Exercise
Every record must be given again word for word; no picture belongs in the copy.

Available data

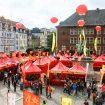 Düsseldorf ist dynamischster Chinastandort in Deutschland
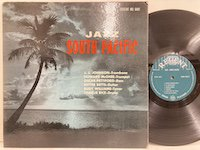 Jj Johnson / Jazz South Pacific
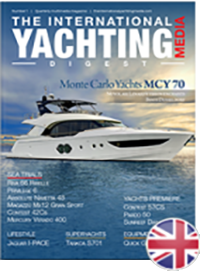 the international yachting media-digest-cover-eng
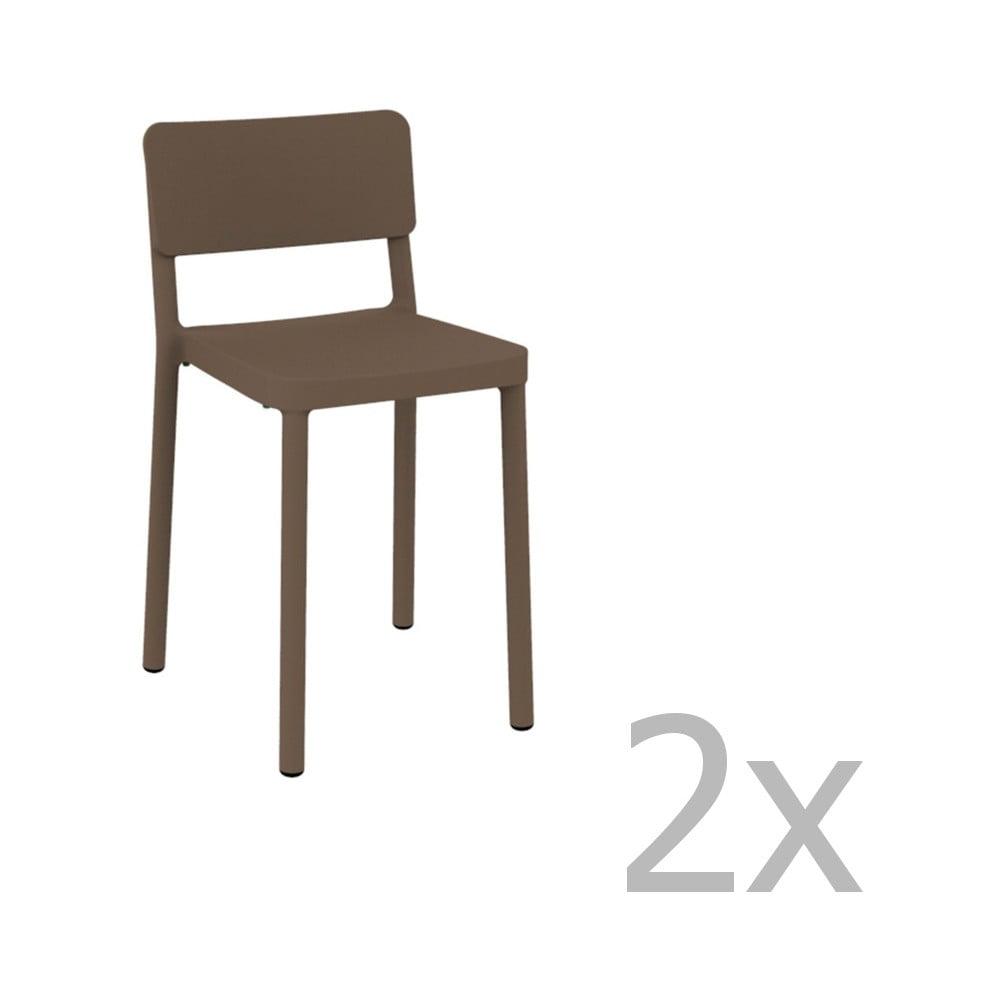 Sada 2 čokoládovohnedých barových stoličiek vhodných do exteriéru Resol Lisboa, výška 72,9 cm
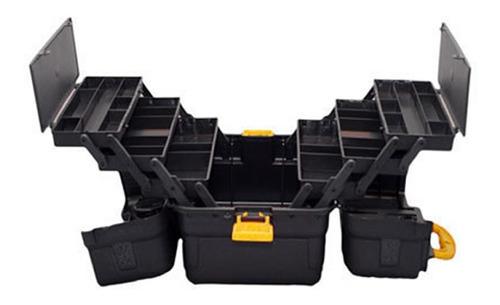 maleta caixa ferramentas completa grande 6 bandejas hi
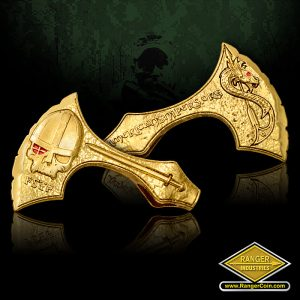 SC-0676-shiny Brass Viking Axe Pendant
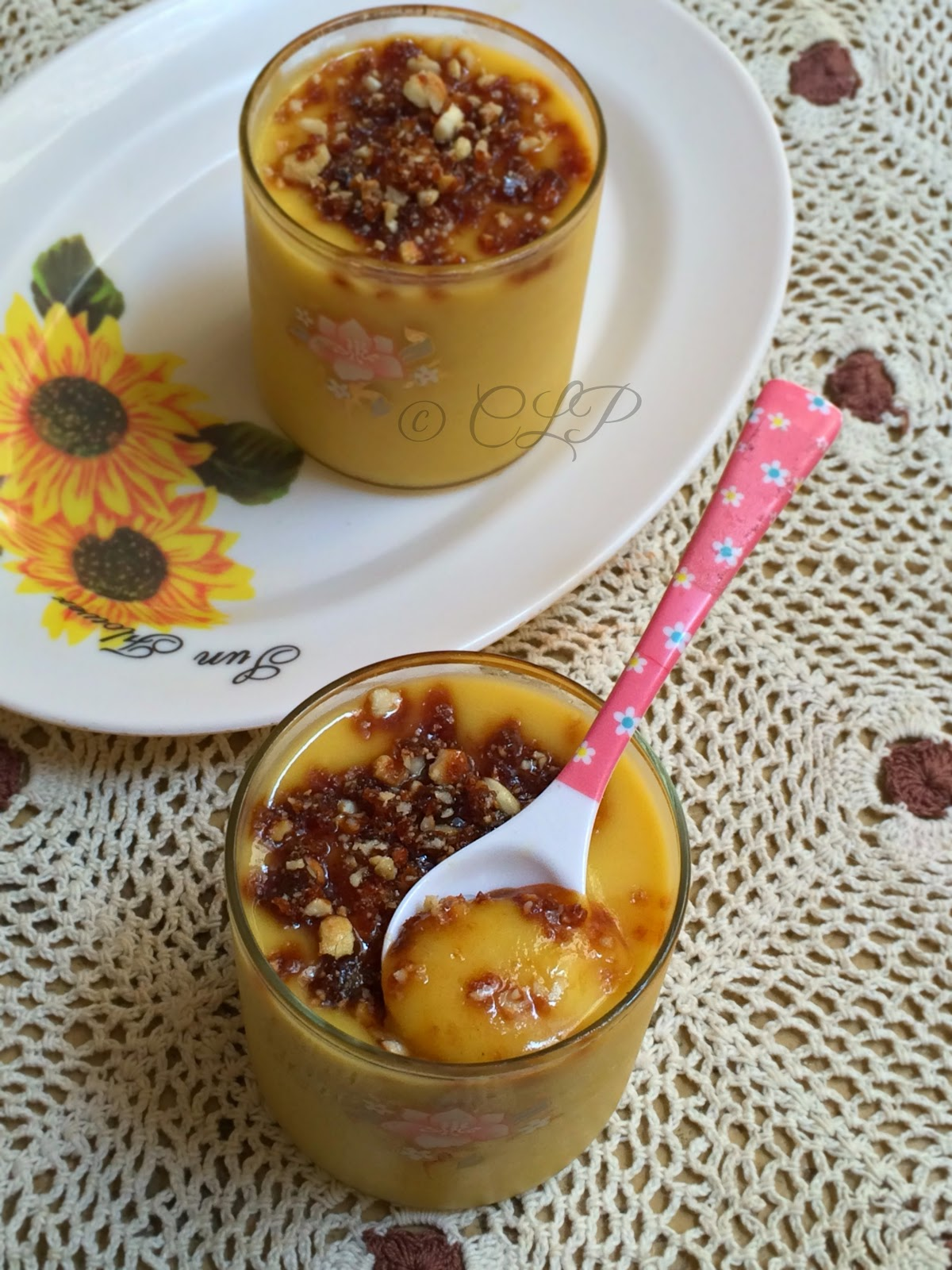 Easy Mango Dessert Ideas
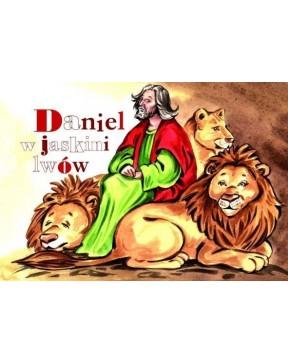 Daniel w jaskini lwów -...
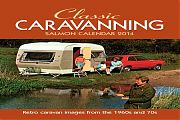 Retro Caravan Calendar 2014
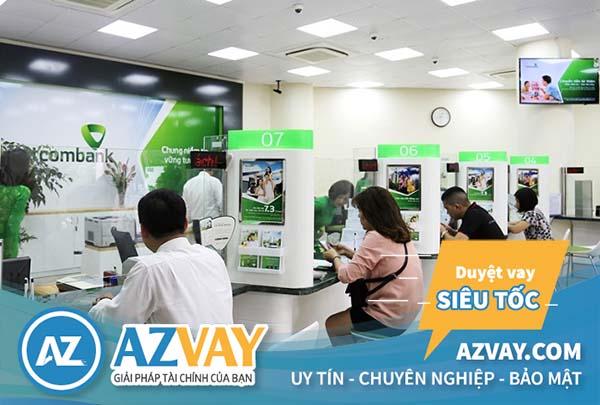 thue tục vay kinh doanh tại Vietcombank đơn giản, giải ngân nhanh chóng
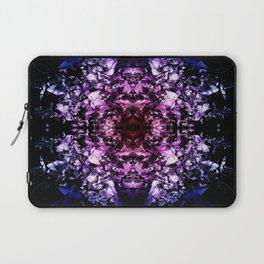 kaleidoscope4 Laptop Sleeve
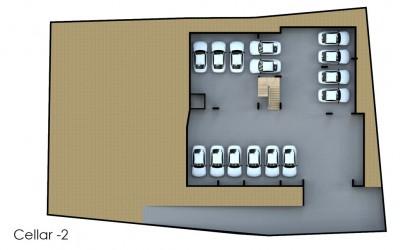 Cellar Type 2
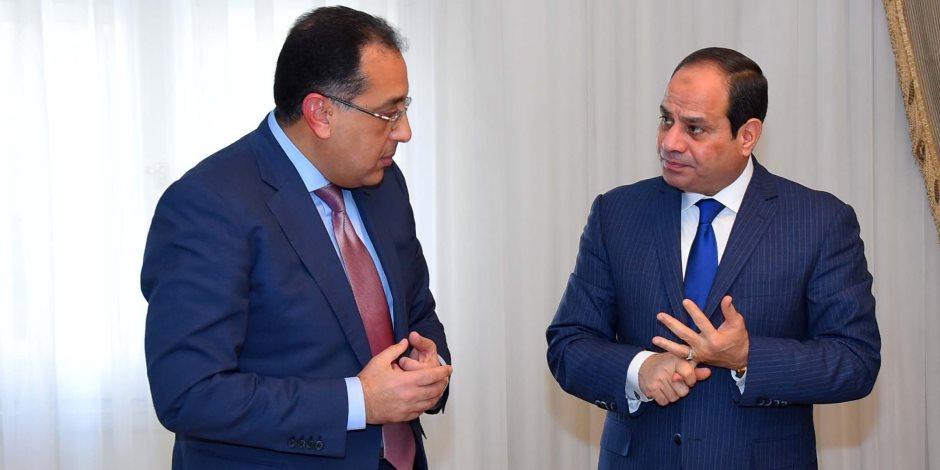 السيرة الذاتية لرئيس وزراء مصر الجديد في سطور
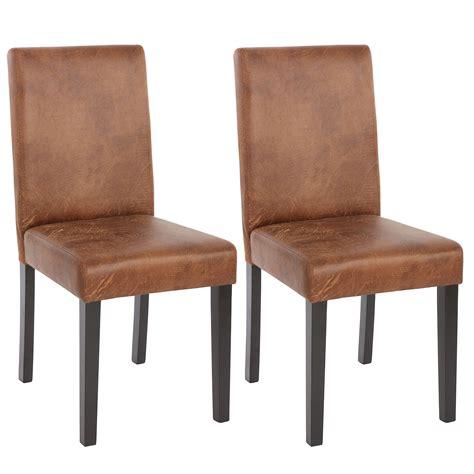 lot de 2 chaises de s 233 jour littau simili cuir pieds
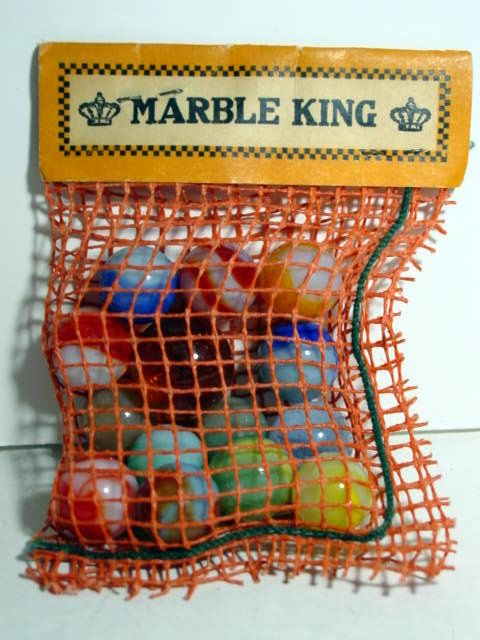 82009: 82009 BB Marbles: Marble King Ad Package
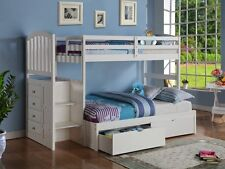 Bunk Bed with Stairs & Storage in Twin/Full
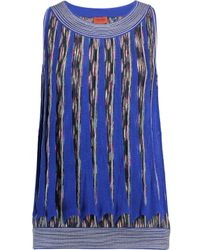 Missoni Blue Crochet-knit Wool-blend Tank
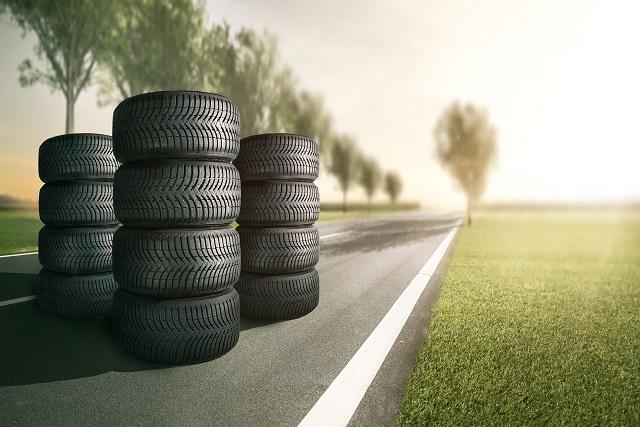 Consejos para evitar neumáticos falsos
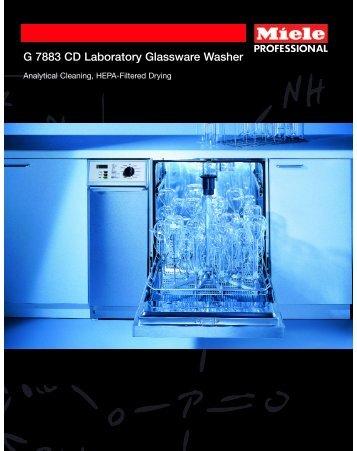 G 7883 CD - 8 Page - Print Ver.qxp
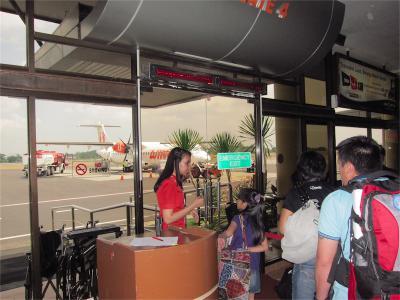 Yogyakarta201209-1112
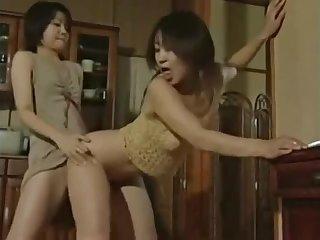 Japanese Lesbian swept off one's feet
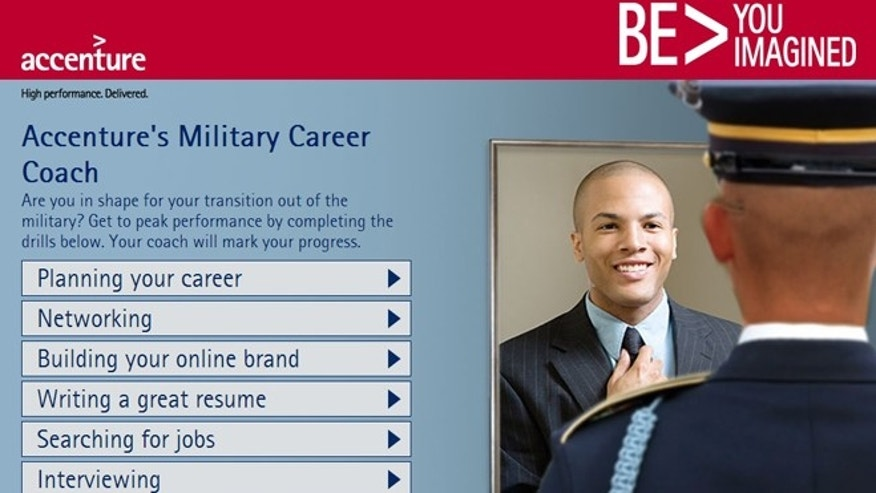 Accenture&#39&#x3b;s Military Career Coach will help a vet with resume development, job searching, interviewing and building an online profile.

Expected output
 Düsseldorf ist dynamischster Chinastandort in Deutschland
 Jj Johnson / Jazz South Pacific
 the international yachting media-digest-cover-eng
 Sada 2 čokoládovohnedých barových stoličiek vhodných do exteriéru Resol Lisboa, výška 72,9 cm
 maleta caixa ferramentas completa grande 6 bandejas hi
 SC-0676-shiny Brass Viking Axe Pendant
 Easy Mango Dessert Ideas
 Daniel w jaskini lwów -...
 Retro Caravan Calendar 2014
 thue tục vay kinh doanh tại Vietcombank đơn giản, giải ngân nhanh chóng
 kaleidoscope4 Laptop Sleeve
 Cellar Type 2
 السيرة الذاتية لرئيس وزراء مصر الجديد في سطور
 lot de 2 chaises de s 233 jour littau simili cuir pieds
 82009: 82009 BB Marbles: Marble King Ad Package
 Bunk Bed with Stairs & Storage in Twin/Full
 Missoni Blue Crochet-knit Wool-blend Tank
 Consejos para evitar neumáticos falsos
 G 7883 CD - 8 Page - Print Ver.qxp
 Yogyakarta201209-1112
 Japanese Lesbian swept off one's feet
 Accenture&#39&#x3b;s Military Career Coach will help a vet with resume development, job searching, interviewing and building an online profile.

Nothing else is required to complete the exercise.